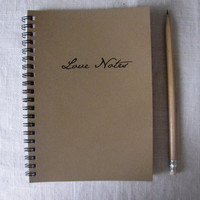 Love Notes- 5 x 7 journal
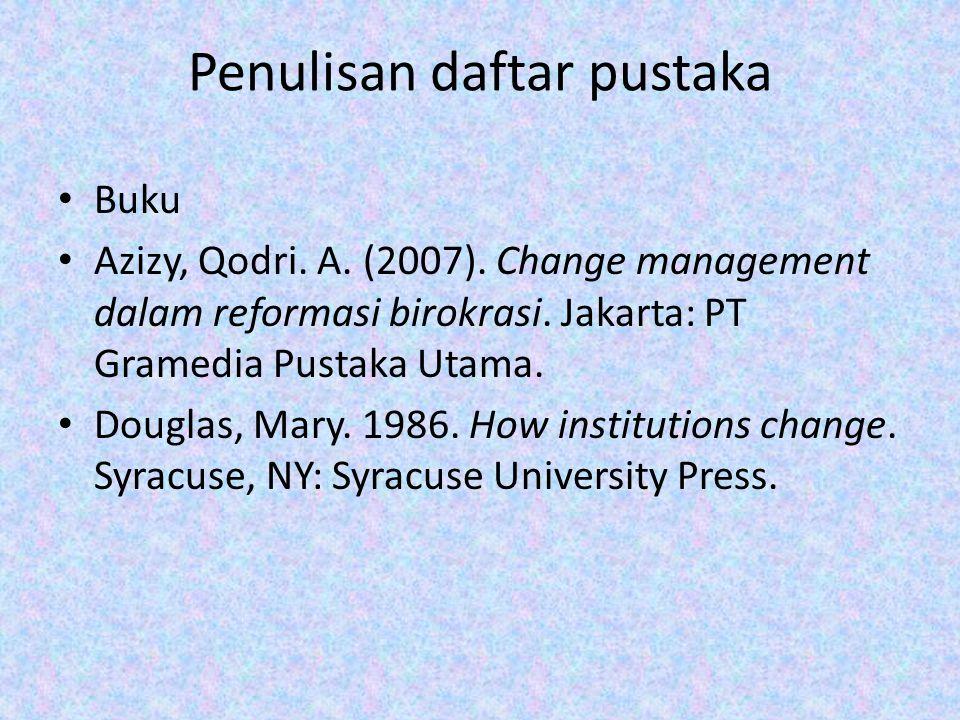 Penulisan daftar pustaka Buku Azizy, Qodri.A. (2007).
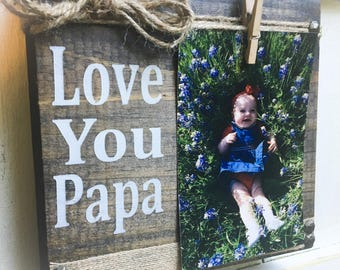 Papa Picture Frame , Papa Gift , Papa Sign,Father's Day , Dad, Daddy, Wood Block
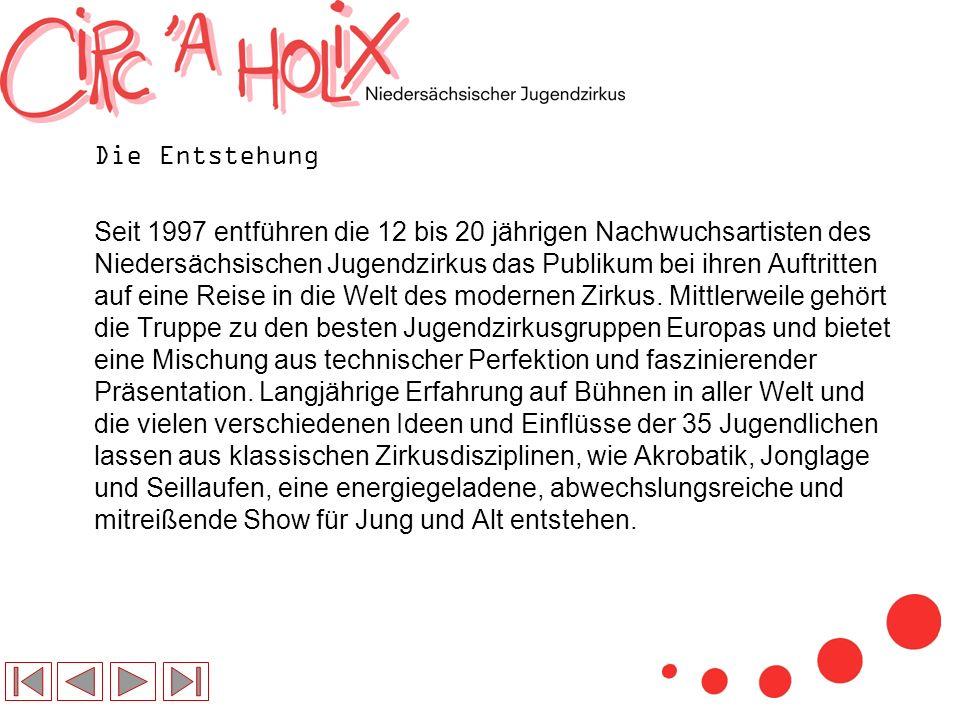 Die Entstehung Seit 1997 entführen die 12 bis 20 jährigen Nachwuchsartisten des Niedersächsischen Jugendzirkus das Publikum bei ihren Auftritten auf eine Reise in die Welt des modernen Zirkus.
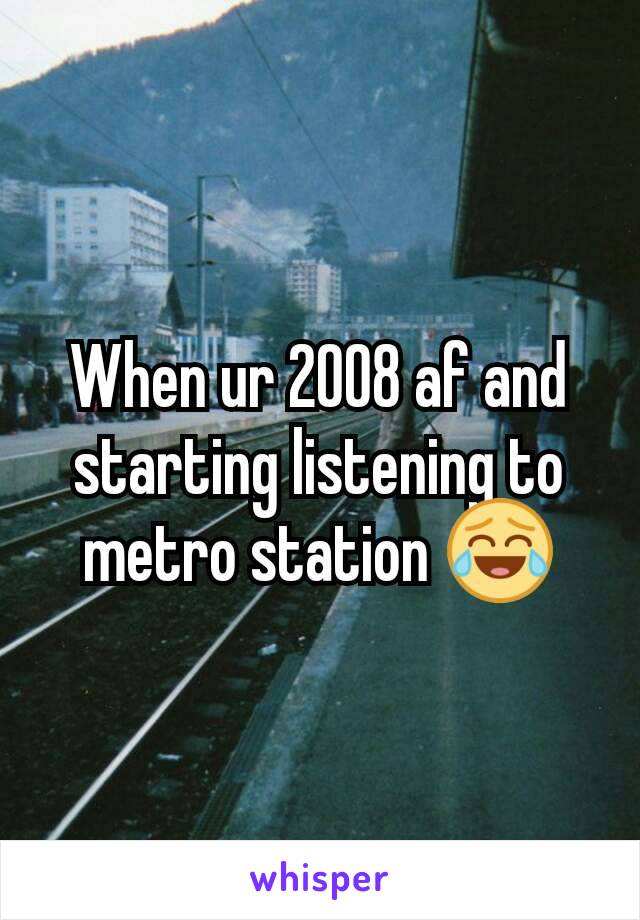 When ur 2008 af and starting listening to metro station 😂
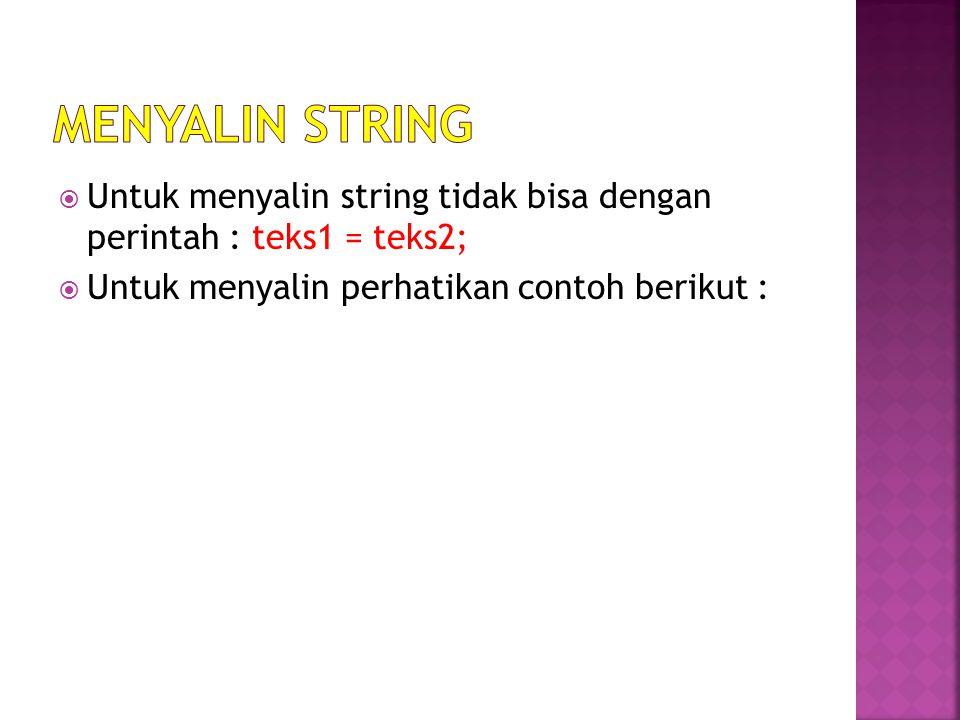  Untuk menyalin string tidak bisa dengan perintah : teks1 = teks2;  Untuk menyalin perhatikan contoh berikut :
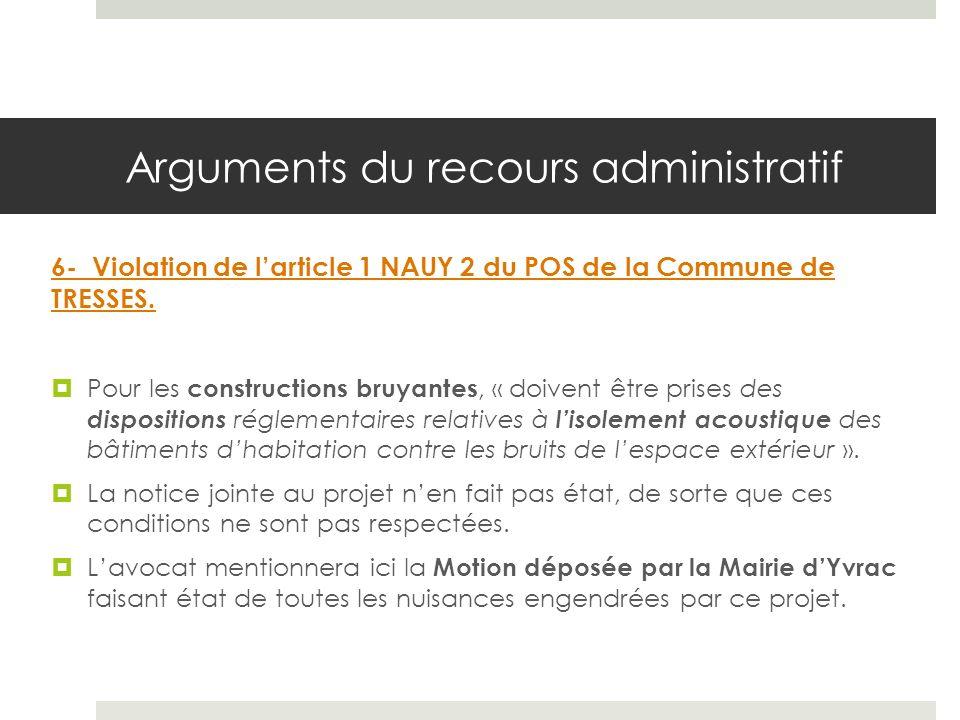 Arguments du recours administratif 6- Violation de larticle 1 NAUY 2 du POS de la Commune de TRESSES.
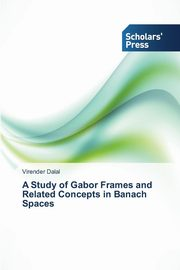 A Study of Gabor Frames and Related Concepts in Banach Spaces, Dalal Virender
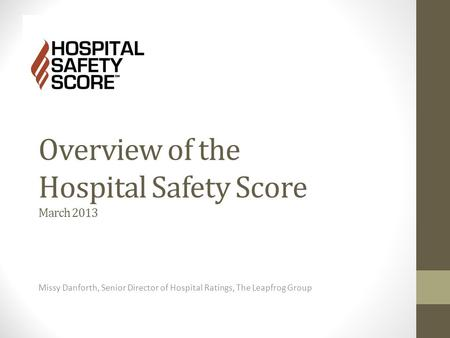 Overview of the Hospital Safety Score March 2013 Missy Danforth, Senior Director of Hospital Ratings, The Leapfrog Group.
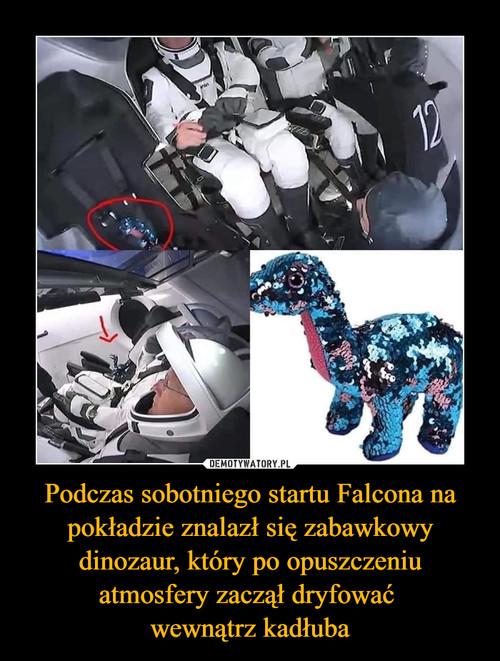 Podczas sobotniego startu Falcona na pokładzie znalazł się zabawkowy dinozaur, który po opuszczeniu atmosfery zaczął dryfować  wewnątrz kadłuba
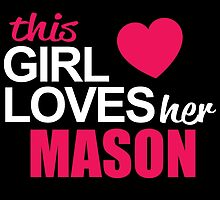 This Girl Loves Her MASON by BADASSTEES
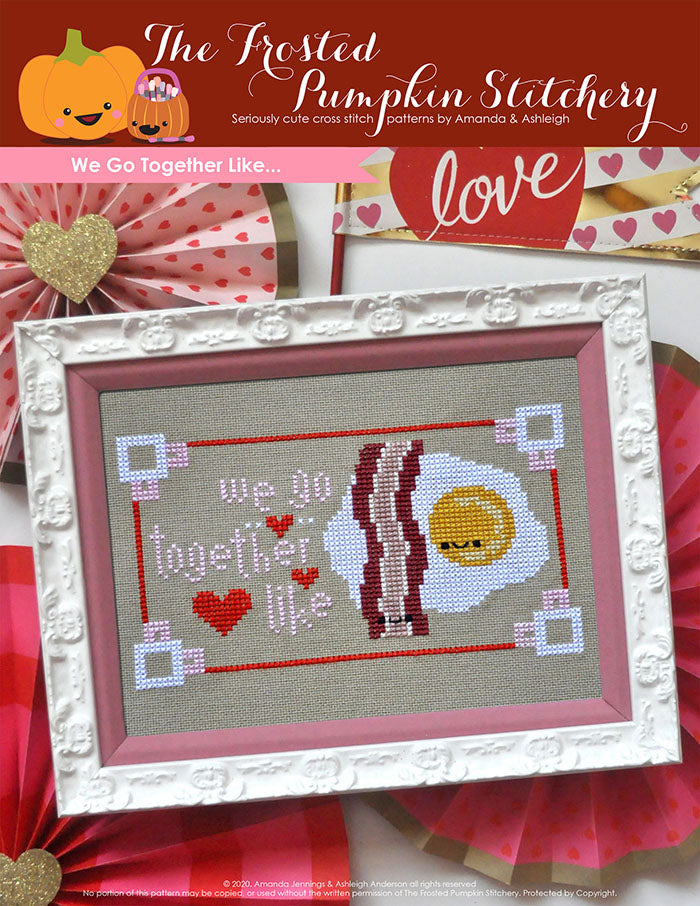 "We Go Together Like counted cross stitch pattern. Text reads ""we go together like"" next to kawaii bacon and eggs."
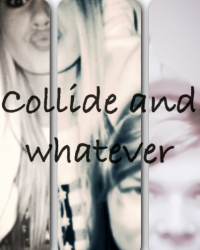 Collide and whatever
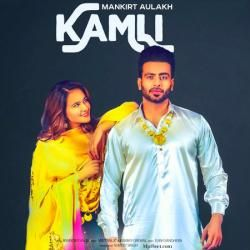 Kamli Mp3 Song Download The Biggest Song Of The Year Kamli By Mankirt Aulakh Featuring Roopi Gill Mp3 Song Download Big Songs Mp3 Song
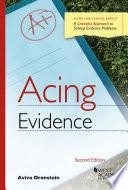 Acing Evidence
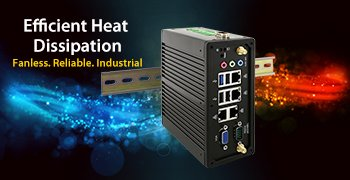 Efficient Heat Dissipation Fanless. Reliable. Industrial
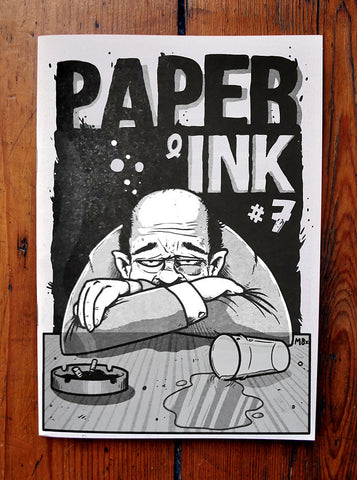 "Paper and Ink Zine - Issue #7 ""Hangovers"" - Pioneers Press"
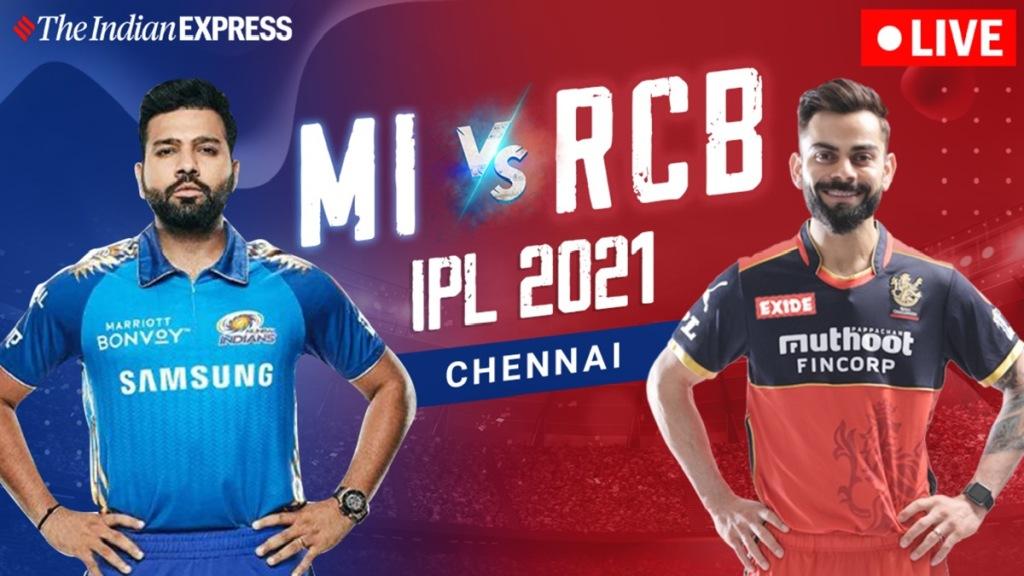 IPL 2021 live: ipl 2021 opening match Mumbai Indians vs rcb bengaluru live, match summery, commentary, live score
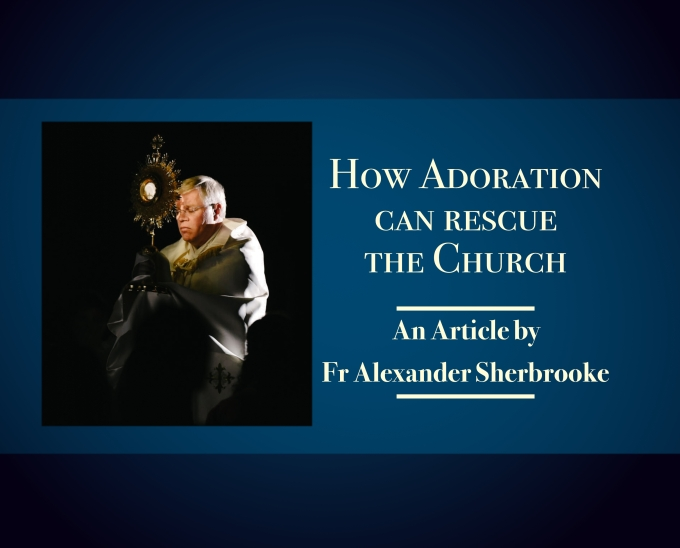How Adoration can Rescue theChurch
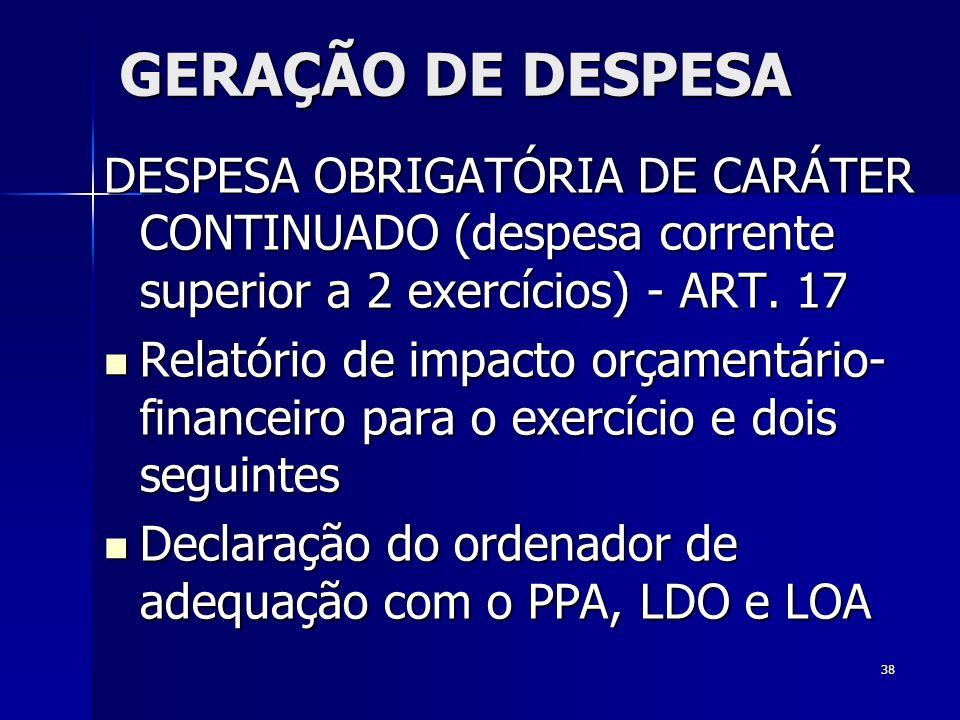 38 DESPESA OBRIGATÓRIA DE CARÁTER CONTINUADO (despesa corrente superior a 2 exercícios) - ART. 17 Relatório de impacto orçamentário- financeiro para o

# # # #

Starting at the first line of the listing above, write out each line exactly and nothing else until you reach the line containing "Papa Picture Frame", which is included as well; omit all pictures.

Task response:
 Love Notes- 5 x 7 journal
 Penulisan daftar pustaka Buku Azizy, Qodri.A. (2007).
 Papa Picture Frame , Papa Gift , Papa Sign,Father's Day , Dad, Daddy, Wood Block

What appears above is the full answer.